▸ **Source extract**:
Catechetical sermons preached in PCC Evening Worship Services, Feb 2013 to Dec 2017
WSC 43-44 of 107
“1 And God spake all these words, saying, 2 I am the LORD thy God, which have brought thee out of the land of Egypt, out of the house of bondage” (Exodus 20:1-2).
WSC 43. What is the preface to the Ten Commandments?
A. The preface to the Ten Commandments is in these words, I am the Lord thy God, which have brought thee out of the land of Egypt, out of the house of bondage.1
1Ex 20:2; Dt 5:6.
WSC 44. What doth the preface to the Ten Commandments teach us?
A. The preface to the Ten Commandments teacheth us, That because God is the Lord, and our God, and Redeemer, therefore we are bound to keep all His commandments.1 1Lk 1:74–75; 1 Pet 1:15–19.
Books are fast becoming museum items. Maybe in another hundred years, all we will know will be Kindles, iPads, smartphones, or whatever succeeds them. But if you turn to a typical book today, you will see three articles with mysterious-sounding names. They are called foreword, preface and introduction.
Do you know what the differences between these items are? Well, the foreword is the word that goes before. It is usually written by someone other than the author or editor of the book. He is usually someone regarded as respectable to give credibility to the book. The introduction, on the other hand, is usually the book’s first chapter. It introduces the subject matter, but is also part of the book’s content.
What about the preface? Well, the preface is usually written by the author himself. But unlike the introduction, it is generally not part of the book’s proper content. Instead, it deals with the book’s purpose, limitations and scope.
Many of us skip the preface when reading a book. However, the preface is often significant because it gives us the author’s perspective on why he wrote the book and why it is worth reading.

▸ **Exercise tasks**:
[1] Based on the catechism sermon, explain why we are bound to keep all of God's commandments. Answer in one to three sentences.
[2] List every Scripture reference cited in the footnotes of the catechism sermon.
The entries are unrelated to this work.

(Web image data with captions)
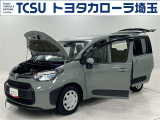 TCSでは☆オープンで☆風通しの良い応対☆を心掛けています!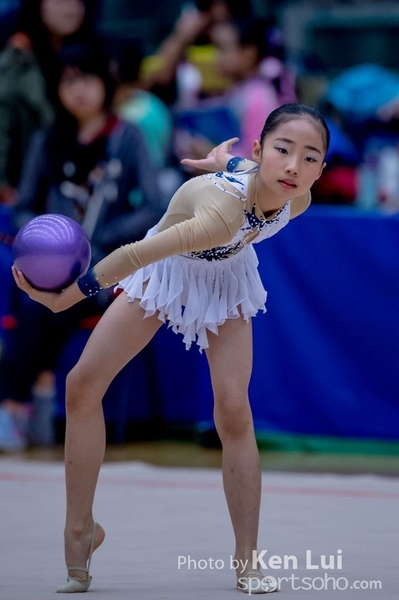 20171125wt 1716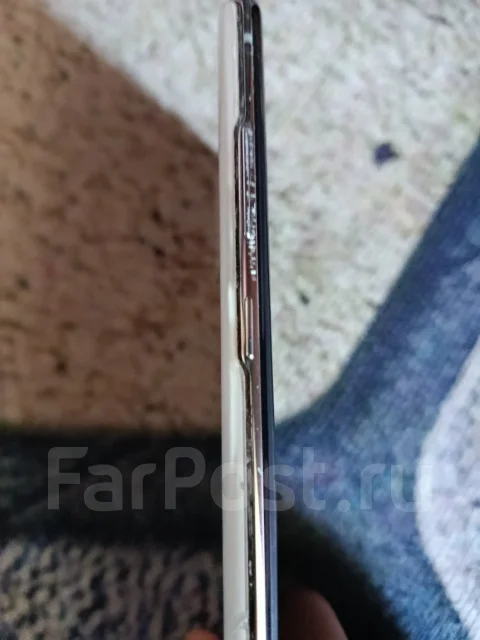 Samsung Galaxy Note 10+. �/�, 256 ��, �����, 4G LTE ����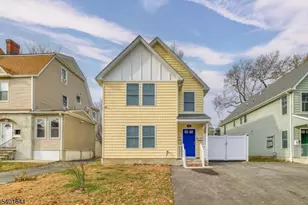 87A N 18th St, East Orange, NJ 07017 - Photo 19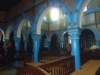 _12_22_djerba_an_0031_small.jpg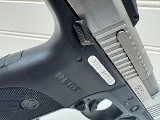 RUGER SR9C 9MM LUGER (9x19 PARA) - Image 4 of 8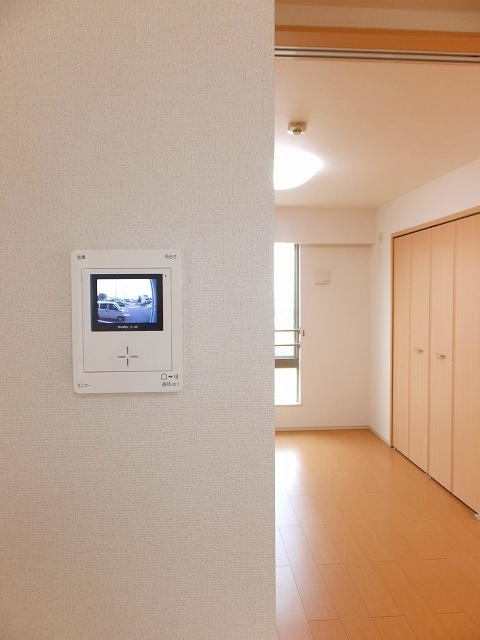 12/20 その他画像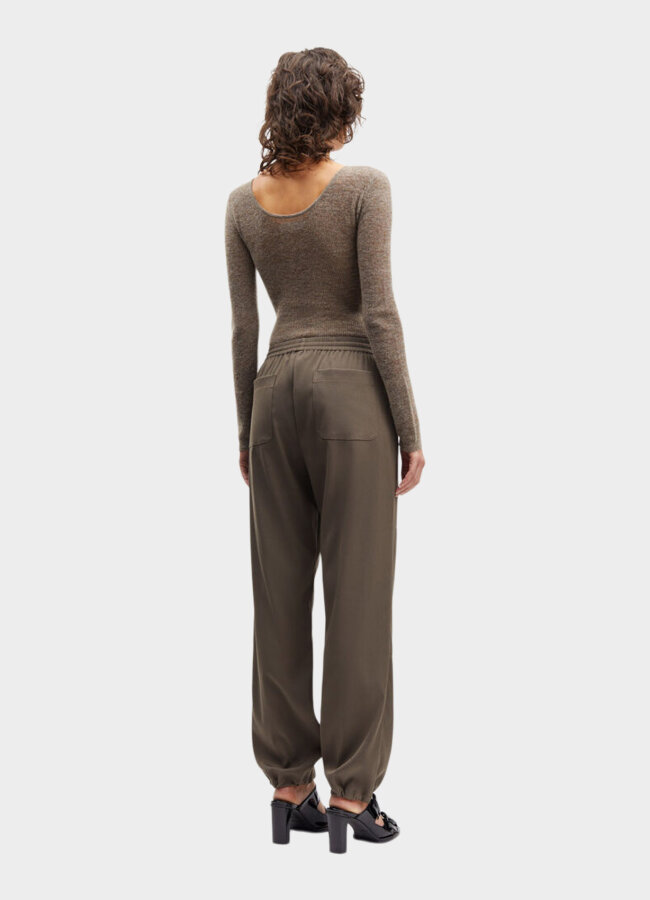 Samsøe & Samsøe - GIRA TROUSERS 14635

* * *

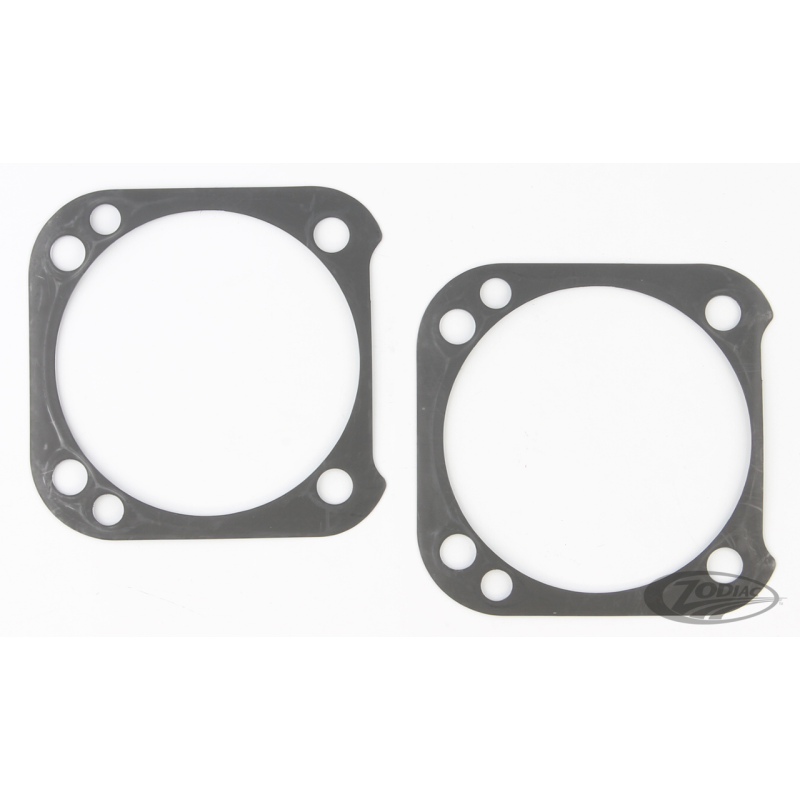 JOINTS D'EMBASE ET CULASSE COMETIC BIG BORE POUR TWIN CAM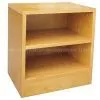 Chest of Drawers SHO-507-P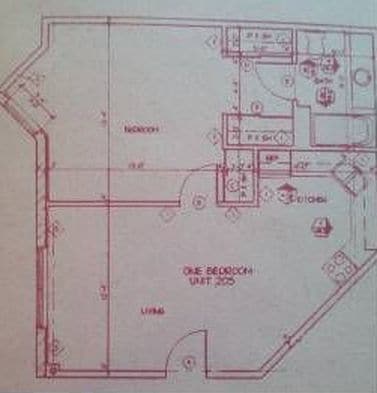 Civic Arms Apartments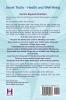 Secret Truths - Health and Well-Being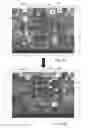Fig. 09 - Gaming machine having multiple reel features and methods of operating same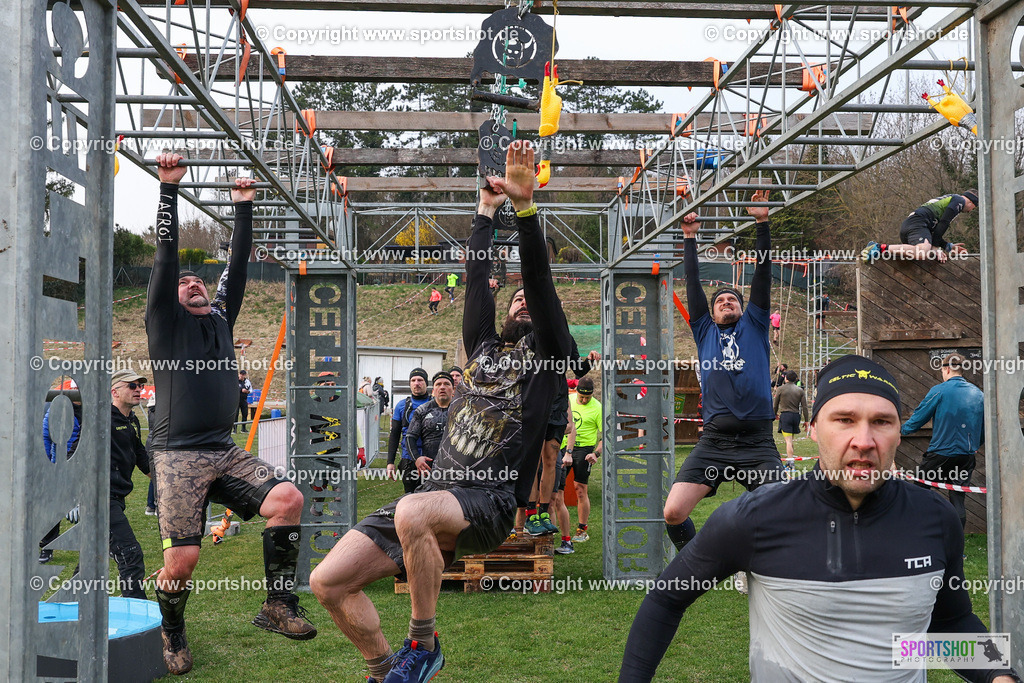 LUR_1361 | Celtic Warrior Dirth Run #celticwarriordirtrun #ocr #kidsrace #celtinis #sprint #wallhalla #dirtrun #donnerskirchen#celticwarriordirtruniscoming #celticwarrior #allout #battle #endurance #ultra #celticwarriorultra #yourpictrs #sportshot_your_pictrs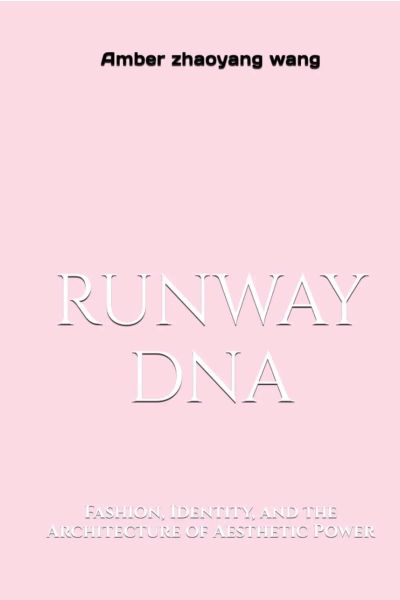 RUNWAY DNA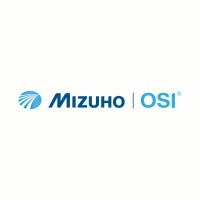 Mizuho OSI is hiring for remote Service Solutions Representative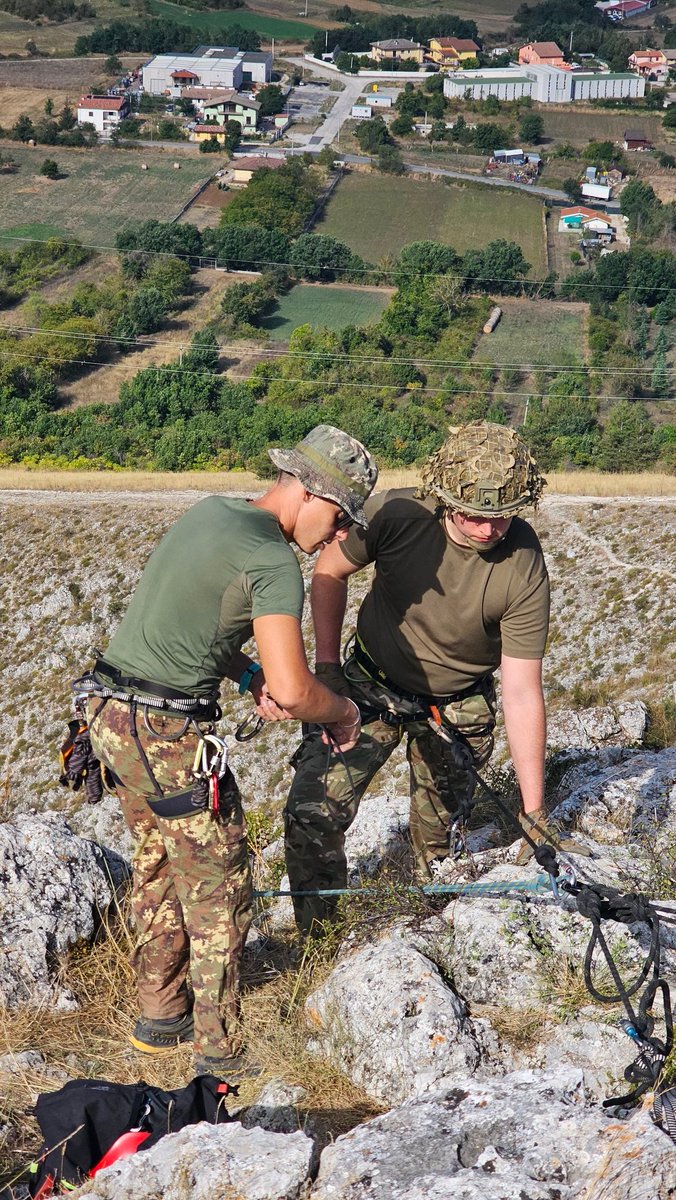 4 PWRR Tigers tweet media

▸ **Task results**:
[1] According to the answer to WSC 44, we are bound to keep all His commandments because God is the Lord, our God, and our Redeemer.

[2]
- Ex 20:2
- Dt 5:6
- Lk 1:74–75
- 1 Pet 1:15–19